#### [DOCUMENT PASSAGE]
Our Process
We explored three methods to address the problem of computer generated text. The original paper we referred to proposed recurrent neural networks as a possible solution, citing their ability to adapt for a given dataset and their general robustness. We took this advice to heart in our implementation by creating two different types of recurrent neural networks (basic RNN and sequence to sequence). We soon realized that in order to properly evaluate our RNNs we needed some sort of benchmark with which to measure their success. This is how the n-gram model was created. However, the n-gram model proved to generate better suggestions than we originally thought it would, even outperforming the RNN in many cases, so we included it in our final product.
RNN
The RNN was our first attempt at creating a text-generating AI. Many of the implementation-level details of the original paper's RNN were either unreferenced or vaguely alluded to by links. With no common code-base to draw inspiration from we turned to TensorFlow (an open-source neural network library for Python). Basing our neural network's structure on a tutorial by Rowel Atienza, we then implemented complex concepts like LSTM (long short-term memory) cells and eventually branched off of our basic RNN model to create a sequence to sequence model.

#### [DATA SUPPLIED]
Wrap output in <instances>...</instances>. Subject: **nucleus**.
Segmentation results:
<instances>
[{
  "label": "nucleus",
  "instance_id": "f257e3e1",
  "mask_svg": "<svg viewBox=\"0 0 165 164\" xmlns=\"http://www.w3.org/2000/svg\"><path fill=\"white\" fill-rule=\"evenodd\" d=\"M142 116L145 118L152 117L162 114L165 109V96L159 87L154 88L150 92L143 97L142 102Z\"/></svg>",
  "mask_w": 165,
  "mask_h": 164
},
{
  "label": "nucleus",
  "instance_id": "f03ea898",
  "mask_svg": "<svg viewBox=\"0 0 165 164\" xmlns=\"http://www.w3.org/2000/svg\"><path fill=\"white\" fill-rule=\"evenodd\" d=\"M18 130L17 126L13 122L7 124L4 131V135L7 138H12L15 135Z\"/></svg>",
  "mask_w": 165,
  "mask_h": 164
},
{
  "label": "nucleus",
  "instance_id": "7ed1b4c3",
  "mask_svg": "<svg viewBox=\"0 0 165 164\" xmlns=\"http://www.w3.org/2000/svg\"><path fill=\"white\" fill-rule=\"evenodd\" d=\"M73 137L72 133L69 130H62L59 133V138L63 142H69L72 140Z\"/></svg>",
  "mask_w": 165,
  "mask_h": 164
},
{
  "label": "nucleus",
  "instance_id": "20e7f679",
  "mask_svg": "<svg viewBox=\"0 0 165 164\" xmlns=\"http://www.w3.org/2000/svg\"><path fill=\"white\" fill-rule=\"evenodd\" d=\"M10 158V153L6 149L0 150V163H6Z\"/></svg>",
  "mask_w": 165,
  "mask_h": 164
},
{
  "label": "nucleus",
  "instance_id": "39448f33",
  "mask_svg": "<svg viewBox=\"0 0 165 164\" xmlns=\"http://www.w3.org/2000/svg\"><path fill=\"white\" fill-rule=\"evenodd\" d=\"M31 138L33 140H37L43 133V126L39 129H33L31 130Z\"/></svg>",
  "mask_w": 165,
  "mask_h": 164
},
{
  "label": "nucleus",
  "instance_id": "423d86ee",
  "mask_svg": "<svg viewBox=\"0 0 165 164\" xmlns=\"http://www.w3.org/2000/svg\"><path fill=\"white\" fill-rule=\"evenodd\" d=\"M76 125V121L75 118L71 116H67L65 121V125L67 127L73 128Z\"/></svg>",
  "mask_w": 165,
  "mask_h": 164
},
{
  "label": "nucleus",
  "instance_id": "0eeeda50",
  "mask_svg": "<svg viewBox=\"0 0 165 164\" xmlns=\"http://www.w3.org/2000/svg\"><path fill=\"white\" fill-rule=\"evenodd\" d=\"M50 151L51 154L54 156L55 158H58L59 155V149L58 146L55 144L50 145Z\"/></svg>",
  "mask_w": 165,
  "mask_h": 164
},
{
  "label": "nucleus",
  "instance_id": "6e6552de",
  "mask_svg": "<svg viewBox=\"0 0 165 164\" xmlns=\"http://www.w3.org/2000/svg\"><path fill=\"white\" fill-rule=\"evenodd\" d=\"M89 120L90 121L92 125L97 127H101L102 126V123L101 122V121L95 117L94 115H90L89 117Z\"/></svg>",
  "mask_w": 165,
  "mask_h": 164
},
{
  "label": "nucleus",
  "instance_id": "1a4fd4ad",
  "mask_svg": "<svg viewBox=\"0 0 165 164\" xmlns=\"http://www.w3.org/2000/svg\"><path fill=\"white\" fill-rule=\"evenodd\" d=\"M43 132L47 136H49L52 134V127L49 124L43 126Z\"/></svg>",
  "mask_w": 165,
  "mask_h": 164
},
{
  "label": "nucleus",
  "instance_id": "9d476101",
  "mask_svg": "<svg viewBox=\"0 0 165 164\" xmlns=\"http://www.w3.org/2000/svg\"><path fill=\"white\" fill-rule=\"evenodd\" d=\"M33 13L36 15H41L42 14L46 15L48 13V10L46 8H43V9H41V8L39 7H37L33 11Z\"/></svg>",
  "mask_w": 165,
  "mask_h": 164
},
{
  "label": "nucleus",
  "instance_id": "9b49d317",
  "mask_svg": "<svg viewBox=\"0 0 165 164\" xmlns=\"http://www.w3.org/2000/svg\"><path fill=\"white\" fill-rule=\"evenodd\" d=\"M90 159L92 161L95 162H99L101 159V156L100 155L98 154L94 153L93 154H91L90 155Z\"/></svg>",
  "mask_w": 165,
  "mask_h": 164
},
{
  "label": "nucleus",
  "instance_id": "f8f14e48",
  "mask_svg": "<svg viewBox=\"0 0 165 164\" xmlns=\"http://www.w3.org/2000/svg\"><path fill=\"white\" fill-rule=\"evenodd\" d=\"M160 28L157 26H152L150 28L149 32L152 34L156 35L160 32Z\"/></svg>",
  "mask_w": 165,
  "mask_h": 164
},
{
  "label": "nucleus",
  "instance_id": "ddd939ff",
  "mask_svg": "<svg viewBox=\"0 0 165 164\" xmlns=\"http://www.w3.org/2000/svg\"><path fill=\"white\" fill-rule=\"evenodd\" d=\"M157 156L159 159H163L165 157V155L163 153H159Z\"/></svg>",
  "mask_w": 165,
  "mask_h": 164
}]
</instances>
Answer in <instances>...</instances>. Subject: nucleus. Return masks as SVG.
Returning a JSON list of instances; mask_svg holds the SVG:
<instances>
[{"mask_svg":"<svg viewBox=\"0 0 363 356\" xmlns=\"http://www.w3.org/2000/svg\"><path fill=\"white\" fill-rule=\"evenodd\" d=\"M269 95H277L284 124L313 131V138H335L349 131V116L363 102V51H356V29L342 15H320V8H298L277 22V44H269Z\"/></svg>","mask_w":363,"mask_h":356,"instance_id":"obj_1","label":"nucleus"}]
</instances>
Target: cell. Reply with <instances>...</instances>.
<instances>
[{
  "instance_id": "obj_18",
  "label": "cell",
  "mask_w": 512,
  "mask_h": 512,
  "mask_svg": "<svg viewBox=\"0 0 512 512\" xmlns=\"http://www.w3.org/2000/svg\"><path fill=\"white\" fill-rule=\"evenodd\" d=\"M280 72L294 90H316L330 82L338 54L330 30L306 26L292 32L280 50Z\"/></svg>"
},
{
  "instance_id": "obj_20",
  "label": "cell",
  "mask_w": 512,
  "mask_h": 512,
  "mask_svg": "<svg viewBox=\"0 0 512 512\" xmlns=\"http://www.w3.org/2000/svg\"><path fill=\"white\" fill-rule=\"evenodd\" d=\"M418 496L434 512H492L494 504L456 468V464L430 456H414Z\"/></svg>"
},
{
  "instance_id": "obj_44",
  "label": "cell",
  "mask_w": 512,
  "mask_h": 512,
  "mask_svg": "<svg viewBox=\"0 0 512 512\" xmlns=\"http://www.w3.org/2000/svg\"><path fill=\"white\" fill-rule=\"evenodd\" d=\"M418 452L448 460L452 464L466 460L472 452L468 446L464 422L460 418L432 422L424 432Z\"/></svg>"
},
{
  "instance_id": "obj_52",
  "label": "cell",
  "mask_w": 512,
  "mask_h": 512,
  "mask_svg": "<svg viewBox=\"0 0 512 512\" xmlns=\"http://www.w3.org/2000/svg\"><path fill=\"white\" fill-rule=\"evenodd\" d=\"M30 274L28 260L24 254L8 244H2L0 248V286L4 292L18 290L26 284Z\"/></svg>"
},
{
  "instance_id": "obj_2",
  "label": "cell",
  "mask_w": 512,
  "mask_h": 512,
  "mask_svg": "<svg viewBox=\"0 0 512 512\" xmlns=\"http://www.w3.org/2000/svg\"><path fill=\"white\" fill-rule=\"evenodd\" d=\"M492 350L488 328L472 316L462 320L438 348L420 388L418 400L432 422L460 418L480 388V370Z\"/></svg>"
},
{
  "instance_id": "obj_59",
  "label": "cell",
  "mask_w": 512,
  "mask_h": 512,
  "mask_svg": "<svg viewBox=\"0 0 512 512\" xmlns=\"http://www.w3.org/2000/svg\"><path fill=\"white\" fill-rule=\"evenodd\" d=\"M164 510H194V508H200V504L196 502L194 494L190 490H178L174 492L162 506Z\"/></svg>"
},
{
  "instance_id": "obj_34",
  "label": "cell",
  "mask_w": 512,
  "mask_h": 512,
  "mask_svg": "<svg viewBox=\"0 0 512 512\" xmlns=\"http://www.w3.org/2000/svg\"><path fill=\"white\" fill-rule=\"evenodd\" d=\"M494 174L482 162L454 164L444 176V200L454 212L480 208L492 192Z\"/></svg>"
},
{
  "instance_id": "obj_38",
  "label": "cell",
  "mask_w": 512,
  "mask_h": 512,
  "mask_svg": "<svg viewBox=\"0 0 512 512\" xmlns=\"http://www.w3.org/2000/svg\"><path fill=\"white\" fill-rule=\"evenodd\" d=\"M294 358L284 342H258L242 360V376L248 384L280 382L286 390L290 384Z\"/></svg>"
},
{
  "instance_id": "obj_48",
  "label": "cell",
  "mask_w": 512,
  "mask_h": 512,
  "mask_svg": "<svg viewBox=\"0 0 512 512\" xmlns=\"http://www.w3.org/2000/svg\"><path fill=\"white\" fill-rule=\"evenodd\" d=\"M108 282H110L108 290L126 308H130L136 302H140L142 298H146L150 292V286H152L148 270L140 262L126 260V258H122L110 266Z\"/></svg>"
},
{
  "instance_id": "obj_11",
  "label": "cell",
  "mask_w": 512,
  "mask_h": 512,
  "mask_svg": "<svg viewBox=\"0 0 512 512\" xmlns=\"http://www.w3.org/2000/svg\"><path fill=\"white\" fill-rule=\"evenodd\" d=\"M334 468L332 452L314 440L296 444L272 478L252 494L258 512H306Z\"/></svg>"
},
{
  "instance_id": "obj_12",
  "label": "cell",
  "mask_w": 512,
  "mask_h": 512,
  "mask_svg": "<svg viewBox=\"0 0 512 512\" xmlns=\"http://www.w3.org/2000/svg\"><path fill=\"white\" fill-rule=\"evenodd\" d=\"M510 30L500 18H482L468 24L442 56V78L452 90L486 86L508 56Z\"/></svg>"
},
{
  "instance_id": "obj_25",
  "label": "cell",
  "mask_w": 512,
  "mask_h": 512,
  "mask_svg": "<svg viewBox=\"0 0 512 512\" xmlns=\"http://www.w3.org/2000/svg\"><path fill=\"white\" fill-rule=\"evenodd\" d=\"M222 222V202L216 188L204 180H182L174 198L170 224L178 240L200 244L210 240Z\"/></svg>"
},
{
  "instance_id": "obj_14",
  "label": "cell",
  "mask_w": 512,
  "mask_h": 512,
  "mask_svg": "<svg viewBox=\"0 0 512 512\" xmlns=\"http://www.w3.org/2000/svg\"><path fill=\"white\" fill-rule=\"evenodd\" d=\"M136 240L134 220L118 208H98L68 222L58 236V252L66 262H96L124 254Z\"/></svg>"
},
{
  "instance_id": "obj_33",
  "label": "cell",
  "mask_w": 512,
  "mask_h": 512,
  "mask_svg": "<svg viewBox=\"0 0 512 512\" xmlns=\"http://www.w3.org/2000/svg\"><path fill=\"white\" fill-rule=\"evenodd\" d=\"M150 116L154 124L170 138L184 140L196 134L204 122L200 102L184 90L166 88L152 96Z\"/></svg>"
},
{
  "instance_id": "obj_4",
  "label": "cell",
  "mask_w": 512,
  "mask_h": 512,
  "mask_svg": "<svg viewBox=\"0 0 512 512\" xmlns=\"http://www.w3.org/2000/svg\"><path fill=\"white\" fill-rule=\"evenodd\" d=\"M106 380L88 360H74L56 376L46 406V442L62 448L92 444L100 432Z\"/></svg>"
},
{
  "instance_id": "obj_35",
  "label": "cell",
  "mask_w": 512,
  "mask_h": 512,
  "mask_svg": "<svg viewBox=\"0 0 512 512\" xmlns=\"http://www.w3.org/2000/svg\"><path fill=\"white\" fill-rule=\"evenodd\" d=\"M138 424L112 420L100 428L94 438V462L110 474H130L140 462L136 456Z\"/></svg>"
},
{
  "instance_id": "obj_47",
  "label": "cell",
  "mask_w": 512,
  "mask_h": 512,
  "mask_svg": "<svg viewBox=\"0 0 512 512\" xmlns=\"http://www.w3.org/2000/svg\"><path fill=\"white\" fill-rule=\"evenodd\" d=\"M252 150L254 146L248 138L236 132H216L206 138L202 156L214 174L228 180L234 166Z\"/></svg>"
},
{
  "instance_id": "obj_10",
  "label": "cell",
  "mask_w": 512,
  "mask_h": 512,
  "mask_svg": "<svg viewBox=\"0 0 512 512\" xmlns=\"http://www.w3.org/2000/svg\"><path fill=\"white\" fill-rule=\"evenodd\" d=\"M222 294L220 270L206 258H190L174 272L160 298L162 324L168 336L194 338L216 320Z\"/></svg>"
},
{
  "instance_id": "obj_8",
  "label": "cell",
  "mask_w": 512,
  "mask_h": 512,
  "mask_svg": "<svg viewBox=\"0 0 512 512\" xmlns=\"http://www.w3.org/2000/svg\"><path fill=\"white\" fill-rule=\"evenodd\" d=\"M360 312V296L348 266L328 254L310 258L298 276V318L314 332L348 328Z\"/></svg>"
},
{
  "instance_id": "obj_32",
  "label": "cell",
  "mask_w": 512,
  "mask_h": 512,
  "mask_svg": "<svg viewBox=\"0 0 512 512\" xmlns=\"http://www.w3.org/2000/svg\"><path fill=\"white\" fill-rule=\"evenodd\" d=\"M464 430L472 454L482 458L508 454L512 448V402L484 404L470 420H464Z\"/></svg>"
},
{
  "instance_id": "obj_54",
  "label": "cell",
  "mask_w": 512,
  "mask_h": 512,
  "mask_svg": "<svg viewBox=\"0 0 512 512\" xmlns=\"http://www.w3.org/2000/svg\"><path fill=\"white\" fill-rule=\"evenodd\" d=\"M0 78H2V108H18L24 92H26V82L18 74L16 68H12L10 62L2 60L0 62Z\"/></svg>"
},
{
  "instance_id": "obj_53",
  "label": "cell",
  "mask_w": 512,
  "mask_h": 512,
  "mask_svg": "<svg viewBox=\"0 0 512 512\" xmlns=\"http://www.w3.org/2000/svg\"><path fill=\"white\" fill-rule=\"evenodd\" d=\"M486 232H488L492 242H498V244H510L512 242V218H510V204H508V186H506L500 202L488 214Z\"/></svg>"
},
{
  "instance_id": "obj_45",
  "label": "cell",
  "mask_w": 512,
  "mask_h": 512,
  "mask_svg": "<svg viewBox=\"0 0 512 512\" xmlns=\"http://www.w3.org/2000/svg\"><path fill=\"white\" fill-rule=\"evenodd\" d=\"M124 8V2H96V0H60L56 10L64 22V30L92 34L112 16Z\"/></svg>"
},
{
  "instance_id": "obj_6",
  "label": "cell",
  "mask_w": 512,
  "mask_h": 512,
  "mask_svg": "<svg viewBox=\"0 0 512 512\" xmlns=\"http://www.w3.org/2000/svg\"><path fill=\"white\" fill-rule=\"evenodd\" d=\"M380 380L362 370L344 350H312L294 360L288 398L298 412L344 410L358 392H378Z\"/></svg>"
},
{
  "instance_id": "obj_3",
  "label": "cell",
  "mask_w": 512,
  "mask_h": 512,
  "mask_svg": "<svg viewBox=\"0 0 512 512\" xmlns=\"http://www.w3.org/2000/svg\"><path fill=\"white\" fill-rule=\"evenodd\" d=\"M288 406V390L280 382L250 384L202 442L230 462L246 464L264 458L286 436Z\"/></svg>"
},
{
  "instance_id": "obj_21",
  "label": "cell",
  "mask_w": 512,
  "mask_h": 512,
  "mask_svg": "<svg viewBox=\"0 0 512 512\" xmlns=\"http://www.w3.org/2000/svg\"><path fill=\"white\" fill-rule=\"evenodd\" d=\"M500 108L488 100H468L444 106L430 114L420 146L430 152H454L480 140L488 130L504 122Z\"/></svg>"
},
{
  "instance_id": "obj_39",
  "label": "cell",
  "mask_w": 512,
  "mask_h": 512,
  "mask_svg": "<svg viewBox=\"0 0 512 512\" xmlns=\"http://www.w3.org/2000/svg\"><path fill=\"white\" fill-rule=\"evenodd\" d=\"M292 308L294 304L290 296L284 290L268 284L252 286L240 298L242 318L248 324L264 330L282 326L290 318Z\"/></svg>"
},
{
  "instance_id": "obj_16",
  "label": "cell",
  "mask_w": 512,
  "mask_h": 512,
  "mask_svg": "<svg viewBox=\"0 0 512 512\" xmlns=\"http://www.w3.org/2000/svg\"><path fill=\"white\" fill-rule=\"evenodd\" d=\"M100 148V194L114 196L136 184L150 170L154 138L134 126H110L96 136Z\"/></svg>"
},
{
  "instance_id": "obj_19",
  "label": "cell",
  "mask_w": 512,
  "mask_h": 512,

#### [EXERCISE AIM]
Could you copy the "Our Process" text above, from "Our Process" up to and including "our final product."?

#### [RESULT]
Our Process
We explored three methods to address the problem of computer generated text. The original paper we referred to proposed recurrent neural networks as a possible solution, citing their ability to adapt for a given dataset and their general robustness. We took this advice to heart in our implementation by creating two different types of recurrent neural networks (basic RNN and sequence to sequence). We soon realized that in order to properly evaluate our RNNs we needed some sort of benchmark with which to measure their success. This is how the n-gram model was created. However, the n-gram model proved to generate better suggestions than we originally thought it would, even outperforming the RNN in many cases, so we included it in our final product.